But there is an army of UI designers fighting against common sense. I'm sure
we'll hear from some of them in this thread.

djb nailed this problem on the head when he wrote about the UNIX interfaces.
Quoting rules, special characters... it's a minefield even if you are a "UNIX
command line guru". There's a high cognitive price to pay if you are trying to
avoid all mistakes using this interface.

Solution: Remove the user interfaces. Programs interface with each other, not
the user.

Non-interactive = less work. You start the system. It runs. There is no
interaction. No ongoing cognitive price to pay other than monitoring.

And this is only the command line. Dare we look at the price imposed by GUI's?

Imagine a slide show where you had to click each and every time you want to
see a new slide. Nice CSS! Wow, that Javascript is amazing! The page is so
beautiful! Click, click, click. (Developers rejoice: We can track the clicks!)
Now imagine you are the user and the slide show is 10,000 slides. Forget it.

Mechanize? Perl, Python, Ruby? JQuery? Give me a break. Why should people even
have to waste their time writing such things?

Hey no problem! The kind developers decide to add an option to run the show on
auto-pilot. Hurray. No more interaction is needed.

Think again.

Now imagine you have view 10,000 different slideshows to view and each one has
a different way to start the auto-pilot mode based on the developer's own idea
of "user experience".

You are right back where you started. Find the auto-pilot button. 10,000
times. Interaction.

A "slide show" is just a random example. You can apply this almost any sort of
information intake where "interfaces" like GUI's are involved.

Go to a library and watch people trying to use various computer databases. In
almost all cases, you will see them spending noticeable effort just to find
things to click, and reading onscreen instructions. Every database is
different. Every interface is unique. End-users: make 'em work.

The entire web is like this. Every web developer wants users to interact. Why?
It's too much damn work. For users.

Will it ever change? Doubtful.

There is an entire industry built around forcing users to interact regardless
of whether it is truly necessary.

For every person working to build an automated system there are two more
building a system that forces user interaction.

Sometimes nerds, e.g. those familiar with Lisp or Scheme, say "everything is a
list". Can mere mortals who know nothing of "programming" make lists? Is there
any literate person on the planet who hasn't made a list?

"List processing".

Too _boring_. (It certainly isn't too _difficult_. Even the grandmother who
can't use a computer can still make lists just fine.)

I know, let's build an "interface"! For humans!

Good grief.

------
kephra
I think the main problem is that programs are designed by programmers who
think that the users are idiots. Programs designed for programmers have a much
leaner interface.

e.g. think about accounting applications:

You had trained data typists in the 60s, who typed the accounting records in a
format, that can be directly processed in a batch oriented way.

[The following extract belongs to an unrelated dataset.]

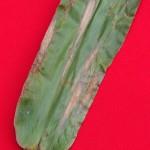 Exserohilum turcicum (Pass.) K.J. Leonard & Suggs; Tizón o Helmintosporiosis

You had 3270 terminals in the 70s, for trained typists, to enter the
accounting data into a form, that was producing the records to be processed in
a batch oriented way.

User interfaces become more interactive in the 80s, applications become
personal, and there was no batch oriented processing anymore.

Most accounting software requires the use of the mouse now, so its no longer
possible to use them for a trained typist, who prefers that her fingers stays
on keyboard.

Lets step back:

My own home grown accounting software is written AWK. Its parsing a plain text
in a markdown like syntax, and producing all papers I need for tax and
accounting with a single "make". Calling ":w<cr>make" is F2 in VI for me. The
complete accounting system is 88 lines for invoices, 128 lines for monthly
tax, 168 lines for annual tax. Its pure batch oriented, requires no database,
and I'm using my preferred interface, the VI editor.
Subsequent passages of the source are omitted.